*PROMPT*. Within the records below, reproduce without change the lines from the line that has "scientific name: Rodentia" through the line that has "category: zebra", and only those.

*Stored items*.
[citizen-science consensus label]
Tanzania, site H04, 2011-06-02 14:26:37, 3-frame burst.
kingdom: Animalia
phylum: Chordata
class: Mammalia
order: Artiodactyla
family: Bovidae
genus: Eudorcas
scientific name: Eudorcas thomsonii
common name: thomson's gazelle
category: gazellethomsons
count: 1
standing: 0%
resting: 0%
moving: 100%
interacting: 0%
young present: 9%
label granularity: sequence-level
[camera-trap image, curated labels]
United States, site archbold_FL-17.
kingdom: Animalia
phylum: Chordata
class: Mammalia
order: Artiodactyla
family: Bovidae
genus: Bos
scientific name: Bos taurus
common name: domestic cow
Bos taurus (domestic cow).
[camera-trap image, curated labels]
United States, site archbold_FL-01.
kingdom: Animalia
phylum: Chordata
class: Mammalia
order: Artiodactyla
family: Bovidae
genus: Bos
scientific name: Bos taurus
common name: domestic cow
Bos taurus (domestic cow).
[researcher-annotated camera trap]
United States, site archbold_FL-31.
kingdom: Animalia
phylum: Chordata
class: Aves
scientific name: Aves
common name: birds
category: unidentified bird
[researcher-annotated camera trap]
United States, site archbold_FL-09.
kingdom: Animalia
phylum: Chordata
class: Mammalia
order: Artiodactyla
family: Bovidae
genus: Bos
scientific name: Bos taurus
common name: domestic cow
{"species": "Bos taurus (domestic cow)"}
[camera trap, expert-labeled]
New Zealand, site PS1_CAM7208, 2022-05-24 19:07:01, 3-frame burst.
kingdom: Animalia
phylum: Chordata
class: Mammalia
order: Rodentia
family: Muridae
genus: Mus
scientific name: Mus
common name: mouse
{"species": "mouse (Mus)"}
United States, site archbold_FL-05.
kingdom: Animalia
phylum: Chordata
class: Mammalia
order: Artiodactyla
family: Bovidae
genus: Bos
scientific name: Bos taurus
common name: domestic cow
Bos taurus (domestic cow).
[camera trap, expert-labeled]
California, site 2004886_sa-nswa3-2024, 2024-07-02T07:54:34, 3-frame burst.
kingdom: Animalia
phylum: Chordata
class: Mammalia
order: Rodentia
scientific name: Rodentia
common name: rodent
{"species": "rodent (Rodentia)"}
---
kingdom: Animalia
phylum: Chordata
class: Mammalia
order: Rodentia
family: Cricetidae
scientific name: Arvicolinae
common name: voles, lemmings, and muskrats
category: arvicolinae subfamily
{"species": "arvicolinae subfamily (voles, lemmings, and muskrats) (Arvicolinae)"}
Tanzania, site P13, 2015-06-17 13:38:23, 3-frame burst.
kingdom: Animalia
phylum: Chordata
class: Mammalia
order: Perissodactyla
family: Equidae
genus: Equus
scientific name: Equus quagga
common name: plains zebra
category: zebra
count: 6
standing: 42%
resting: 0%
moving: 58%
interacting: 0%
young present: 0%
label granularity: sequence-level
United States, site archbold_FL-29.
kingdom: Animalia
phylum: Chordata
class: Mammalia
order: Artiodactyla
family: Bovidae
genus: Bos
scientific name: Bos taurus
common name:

*REPLY TO THE EXERCISE*.
scientific name: Rodentia
common name: rodent
{"species": "rodent (Rodentia)"}
---
kingdom: Animalia
phylum: Chordata
class: Mammalia
order: Rodentia
family: Cricetidae
scientific name: Arvicolinae
common name: voles, lemmings, and muskrats
category: arvicolinae subfamily
{"species": "arvicolinae subfamily (voles, lemmings, and muskrats) (Arvicolinae)"}
Tanzania, site P13, 2015-06-17 13:38:23, 3-frame burst.
kingdom: Animalia
phylum: Chordata
class: Mammalia
order: Perissodactyla
family: Equidae
genus: Equus
scientific name: Equus quagga
common name: plains zebra
category: zebra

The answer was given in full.